**TEXTE SÉLECTIONNÉ**:
________________________
Grèves, sit-in, occupations d’usines... deux mois après la chute du régime Ben Ali, les revendications se multiplient en Tunisie. Et certains redoutent que le « chaos » ne fasse fuir les investisseurs

Hervé Bauchet est prêt à lâcher les chiens. Ce chef d’entreprise a acheté quatre pitbulls pour « sécuriser l’entreprise et les gens qui y travaillent ». Il dirige Cablitec Tunisie, une société française spécialisée dans les câbles pour l’industrie automobile.(...)

Depuis le 14 janvier et la chute de l’ancien président Ben Ali, le site, installé dans la zone industrielle de Sousse, à deux heures de Tunis, connaît des débrayages à répétition. Les grévistes réclament la réintégration d’une salariée - par ailleurs représentante du personnel -licenciée en novembre.(...)

« Le chaos menace en Tunisie, s’inquiète Charles Saint-Prot, directeur de l’Observatoire d’études géopolitiques. Des soviets se mettent en place dans les usines. Cette pagaille risque de faire perdre de précieux points de croissance que le pays aura du mal à rattraper. Certains investisseurs, qui comptaient investir en Tunisie, se tournent d’ailleurs déjà vers le Maroc. »(...)
________________________
**EXERCICES**:
1) Selon le texte sur les grèves en Tunisie, combien de pitbulls Hervé Bauchet a-t-il achetés ?
2) Reprenez le texte sur les grèves en Tunisie et prolongez-le à partir de sa dernière phrase.
________________________
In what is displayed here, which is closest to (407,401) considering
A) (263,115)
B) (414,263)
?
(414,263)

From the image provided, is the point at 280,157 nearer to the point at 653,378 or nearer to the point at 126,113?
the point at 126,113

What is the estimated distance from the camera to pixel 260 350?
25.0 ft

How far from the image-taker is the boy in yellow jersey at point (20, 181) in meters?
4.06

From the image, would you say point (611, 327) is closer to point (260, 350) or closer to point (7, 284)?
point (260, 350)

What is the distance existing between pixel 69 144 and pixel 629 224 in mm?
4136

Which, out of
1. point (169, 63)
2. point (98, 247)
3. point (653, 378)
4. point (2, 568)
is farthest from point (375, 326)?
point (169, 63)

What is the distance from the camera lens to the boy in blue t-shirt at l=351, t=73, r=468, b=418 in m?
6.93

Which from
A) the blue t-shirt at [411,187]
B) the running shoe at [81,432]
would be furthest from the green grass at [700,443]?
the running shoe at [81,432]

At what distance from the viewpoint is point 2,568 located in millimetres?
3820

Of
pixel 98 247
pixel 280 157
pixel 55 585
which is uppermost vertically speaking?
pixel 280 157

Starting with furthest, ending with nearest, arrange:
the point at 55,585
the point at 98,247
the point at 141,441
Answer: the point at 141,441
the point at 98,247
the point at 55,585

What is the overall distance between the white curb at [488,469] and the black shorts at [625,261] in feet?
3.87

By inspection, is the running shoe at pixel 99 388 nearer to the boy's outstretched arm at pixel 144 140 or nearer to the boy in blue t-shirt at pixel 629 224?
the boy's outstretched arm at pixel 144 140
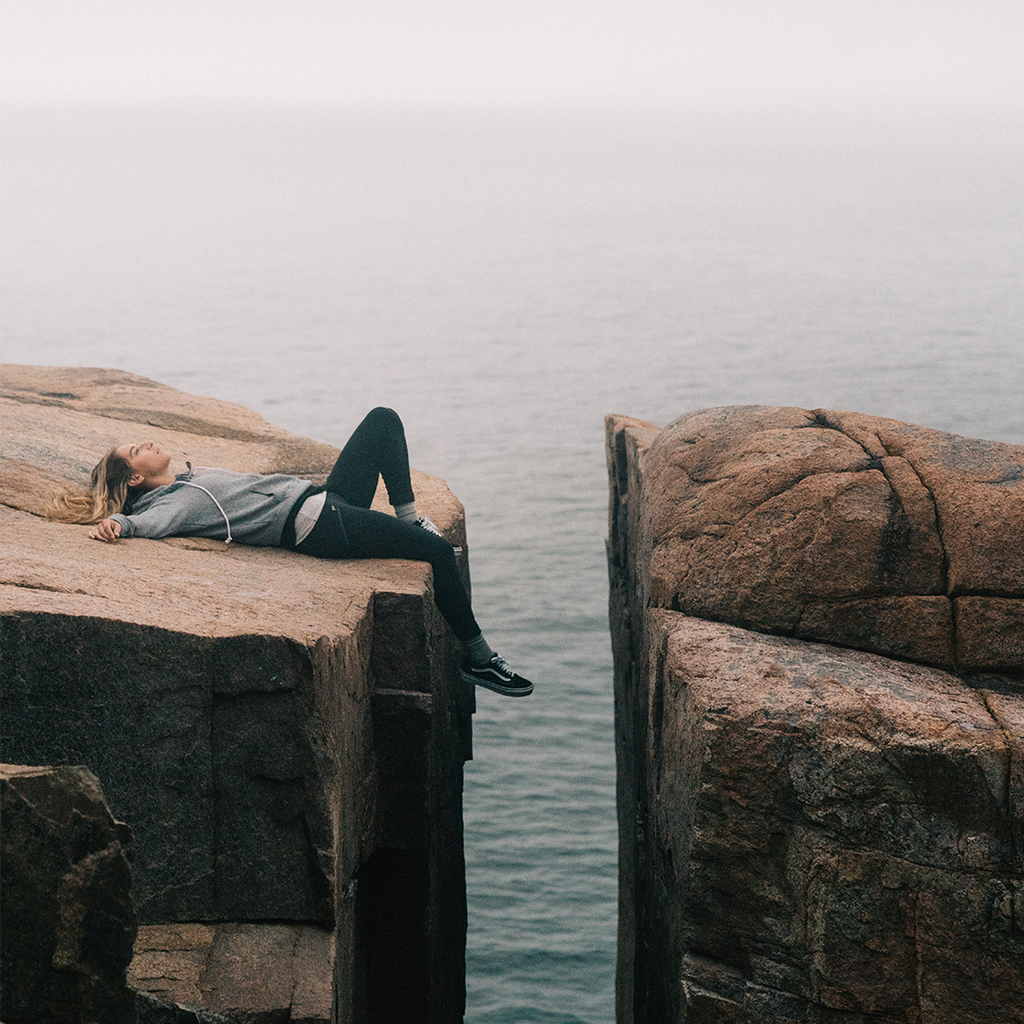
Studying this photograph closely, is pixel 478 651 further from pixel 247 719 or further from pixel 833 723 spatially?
pixel 833 723

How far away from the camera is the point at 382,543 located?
8.79m

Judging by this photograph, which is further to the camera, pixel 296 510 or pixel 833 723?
pixel 296 510

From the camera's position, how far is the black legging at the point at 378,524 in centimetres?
873

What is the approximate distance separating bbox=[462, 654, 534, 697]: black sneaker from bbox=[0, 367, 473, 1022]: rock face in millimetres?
297

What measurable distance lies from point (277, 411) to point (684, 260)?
54398mm

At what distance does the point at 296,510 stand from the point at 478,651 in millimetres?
1771

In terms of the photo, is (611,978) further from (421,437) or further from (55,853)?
(421,437)

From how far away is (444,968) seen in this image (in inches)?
417

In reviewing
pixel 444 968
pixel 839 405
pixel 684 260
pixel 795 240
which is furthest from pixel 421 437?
pixel 795 240

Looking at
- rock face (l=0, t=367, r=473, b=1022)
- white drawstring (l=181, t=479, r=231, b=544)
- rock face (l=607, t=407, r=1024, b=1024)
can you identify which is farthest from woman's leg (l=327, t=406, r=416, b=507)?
rock face (l=607, t=407, r=1024, b=1024)

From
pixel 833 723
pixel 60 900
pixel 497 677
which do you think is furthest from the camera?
pixel 497 677

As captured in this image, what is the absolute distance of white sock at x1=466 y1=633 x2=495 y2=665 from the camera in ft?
30.0

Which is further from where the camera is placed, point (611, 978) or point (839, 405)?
point (839, 405)

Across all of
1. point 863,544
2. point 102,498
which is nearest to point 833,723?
point 863,544
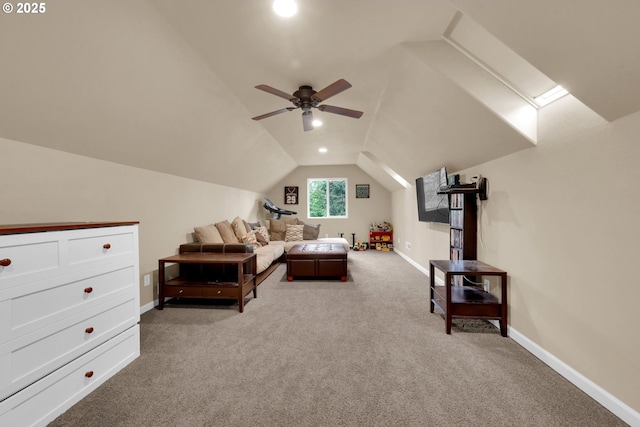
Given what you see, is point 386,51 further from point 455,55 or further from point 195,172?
point 195,172

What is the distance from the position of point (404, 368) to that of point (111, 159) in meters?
3.29

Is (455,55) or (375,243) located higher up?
(455,55)

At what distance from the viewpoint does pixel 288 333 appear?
7.91ft

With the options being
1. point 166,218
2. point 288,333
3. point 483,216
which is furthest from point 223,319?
point 483,216

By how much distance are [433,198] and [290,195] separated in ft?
16.3

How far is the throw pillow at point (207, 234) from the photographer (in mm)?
3771

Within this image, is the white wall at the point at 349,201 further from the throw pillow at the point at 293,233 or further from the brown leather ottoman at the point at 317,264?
the brown leather ottoman at the point at 317,264

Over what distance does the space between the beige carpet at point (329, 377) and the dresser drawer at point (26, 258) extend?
85 cm

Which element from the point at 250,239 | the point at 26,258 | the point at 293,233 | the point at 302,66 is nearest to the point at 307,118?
the point at 302,66

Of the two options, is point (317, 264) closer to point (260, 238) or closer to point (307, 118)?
point (260, 238)

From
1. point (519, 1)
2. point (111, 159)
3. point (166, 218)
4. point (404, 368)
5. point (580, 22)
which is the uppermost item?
point (519, 1)

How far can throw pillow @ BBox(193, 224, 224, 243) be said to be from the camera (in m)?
3.77

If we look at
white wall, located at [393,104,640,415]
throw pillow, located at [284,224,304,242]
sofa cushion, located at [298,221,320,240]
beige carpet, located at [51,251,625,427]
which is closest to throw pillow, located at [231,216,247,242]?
throw pillow, located at [284,224,304,242]

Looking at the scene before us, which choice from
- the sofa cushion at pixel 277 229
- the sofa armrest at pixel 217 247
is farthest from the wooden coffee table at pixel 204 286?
the sofa cushion at pixel 277 229
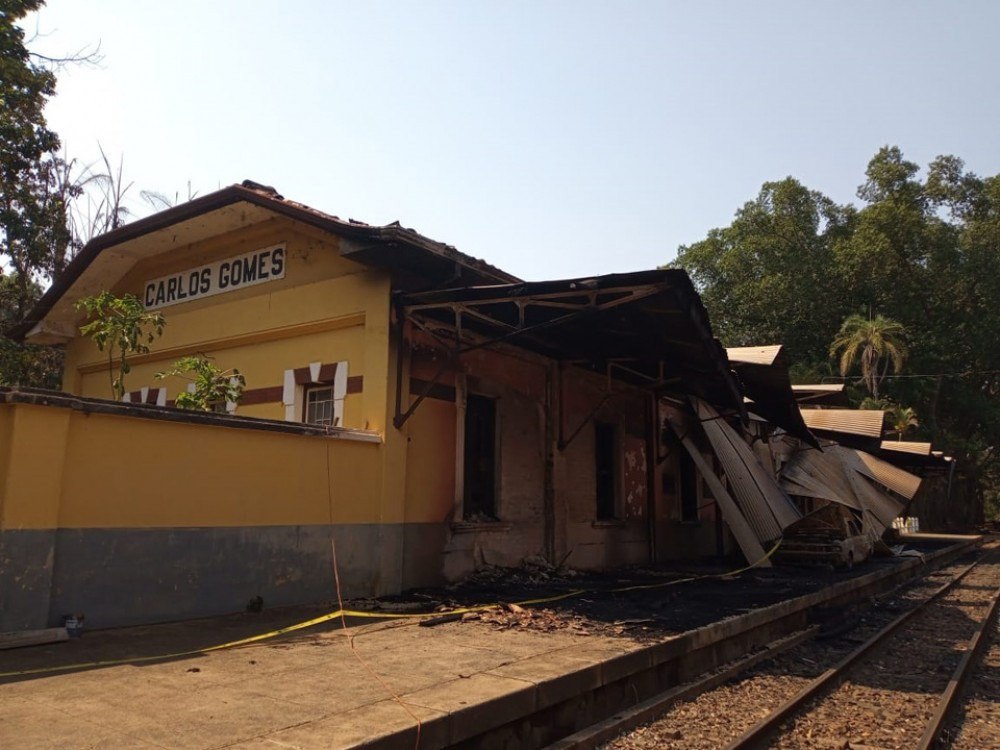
________________________
**RÉPONSES DANS L'ORDRE**:
1) Quatre pitbulls.

2)
A une centaine de kilomètres de Sousse, près de Zaghouan, dans le centre du pays, Jean-Marc Mercier dirige Bonna Tunisie, filiale d’une entreprise française de BTP. Il sort d’un mois de conflit avec ses salariés. « Pendant la révolution, les ouvriers ont gardé l’usine, raconte-t-il. Une semaine après, ils réclamaient 30 % d’augmentation de salaire. (...)

La situation s’est dénouée grâce à l’intervention de l’inspection du travail et au prix d’une augmentation du salaire de base de 10 %.(...)

Autre exemple, Asteel Flash Tunisie, la filiale d’une entreprise française de sous-traitance spécialisée dans les cartes électroniques et implantée depuis seulement le 1er janvier dans le pays. « J’ai tout de suite accepté une augmentation des salaires de 10 % pour ne pas laisser pourrir le mouvement », explique Alain Eusebi, son directeur général adjoint.(...)

Si les entreprises françaises sont nombreuses à avoir ainsi dû concéder des hausses de salaire courant janvier, l’explosion sociale touche également les entreprises tunisiennes. (...)

Depuis plusieurs semaines, une cinquantaine de chômeurs de la région de Gafsa font un sit-in devant le siège de la CPG à Tunis, dans le centre de la capitale. « Ils réclament 17.000 embauches pour les 17.000 familles qu’ils ont identifiées comme manquant de ressources dans leur bassin minier, poursuit Mahmoud Maaref. A leurs yeux, ces emplois leur sont dus : ils considèrent que la révolution qui a renversé Ben Ali a démarré avec les émeutes sociales de Gafsa en janvier 2008 et qu’elle a donc abouti grâce à eux. »(...)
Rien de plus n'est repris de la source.